- Born: 30 January 1928 (age 98) Gwalior, Madhya Pradesh
- Education: M.A. in Sanskrit and Hindi and Doctor of Philosophy
- Alma mater: University of Allahabad
- Occupation: Teacher
- Years active: 1971-1972 to 26 January 2013
- Spouse: Pramila Musalgaonkar
- Parent: Mahamahopadhyay Sadasivashastri
- Awards: President's Award in 2008; Kalidas Samman in 2012-2013; Vishwa Bharti Award in 2017; Padma Shri in 2018;
- Honours: Certificate of Honor by President of India

= Keshavrao Musalgaonkar =

Indian educationalist and Sanskrit scholar (born 1928)
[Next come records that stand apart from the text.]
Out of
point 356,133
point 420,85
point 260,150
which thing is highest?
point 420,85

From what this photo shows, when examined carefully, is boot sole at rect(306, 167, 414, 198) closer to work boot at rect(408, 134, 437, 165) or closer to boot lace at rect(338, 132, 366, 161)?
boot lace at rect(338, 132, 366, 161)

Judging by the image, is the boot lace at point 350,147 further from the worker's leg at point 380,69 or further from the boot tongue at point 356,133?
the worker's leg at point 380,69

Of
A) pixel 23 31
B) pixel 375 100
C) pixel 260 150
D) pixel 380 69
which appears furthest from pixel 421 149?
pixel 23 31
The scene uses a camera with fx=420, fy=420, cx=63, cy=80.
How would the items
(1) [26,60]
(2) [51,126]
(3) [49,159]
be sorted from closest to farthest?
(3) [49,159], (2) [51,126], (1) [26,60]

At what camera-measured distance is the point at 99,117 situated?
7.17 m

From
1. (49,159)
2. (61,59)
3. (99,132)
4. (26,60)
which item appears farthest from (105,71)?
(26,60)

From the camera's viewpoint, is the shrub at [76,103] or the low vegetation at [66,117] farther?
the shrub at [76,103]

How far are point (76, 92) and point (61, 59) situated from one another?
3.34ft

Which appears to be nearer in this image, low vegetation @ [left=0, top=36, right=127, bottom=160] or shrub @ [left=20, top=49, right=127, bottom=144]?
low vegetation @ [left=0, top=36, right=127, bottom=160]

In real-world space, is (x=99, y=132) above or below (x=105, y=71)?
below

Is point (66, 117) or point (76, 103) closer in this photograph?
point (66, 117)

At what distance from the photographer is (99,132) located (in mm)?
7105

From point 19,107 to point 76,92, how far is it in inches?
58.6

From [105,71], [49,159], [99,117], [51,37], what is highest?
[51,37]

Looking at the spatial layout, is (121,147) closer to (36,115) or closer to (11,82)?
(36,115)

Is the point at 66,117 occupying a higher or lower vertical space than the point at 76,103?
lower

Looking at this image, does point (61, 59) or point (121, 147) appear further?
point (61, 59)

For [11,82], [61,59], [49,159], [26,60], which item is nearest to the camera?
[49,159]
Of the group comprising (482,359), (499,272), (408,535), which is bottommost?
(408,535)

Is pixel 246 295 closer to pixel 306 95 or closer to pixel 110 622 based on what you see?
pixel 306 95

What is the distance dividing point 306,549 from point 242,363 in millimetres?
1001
Keshav Rao Sadashiv Rao Shastri Musalgaonkar (born 30 January 1928) is an Indian educationalist and Sanskrit scholar known for writing book of two thousand page at the age of 90.

== Personal life ==
Musalgaonkar was born on 30 January 1928 in Gwalior. He is son of Mahamahopadhyay Sadasivashastri. He is married to Pramila Musalgaonkar.

== Career ==
Musalgaonkar has done MA. in Sanskrit and M. A. in Hindi from University of Allahabad and holds Doctor of Philosophy. He has been served as a teacher. He retired on 26 January 2013 after 41 years of working.

== Awards and honours ==

=== Awards ===
- Kalidas Samman in 2012-2013
- Padma Shri in 2018
- President's Award in 2008
- Vishwa Bharti Award in 2017

=== Honors ===
- Congratulated by Shivraj Singh Chouhan, Chief Minister Of Madhya Pradesh on 11 February 2018
- Certificate of Honor by President of India
- Student of Vikram University is doing Doctor of Philosophy on his writing work.
- His written books are in courses of Vikram University and Bastar Vishwavidyalaya.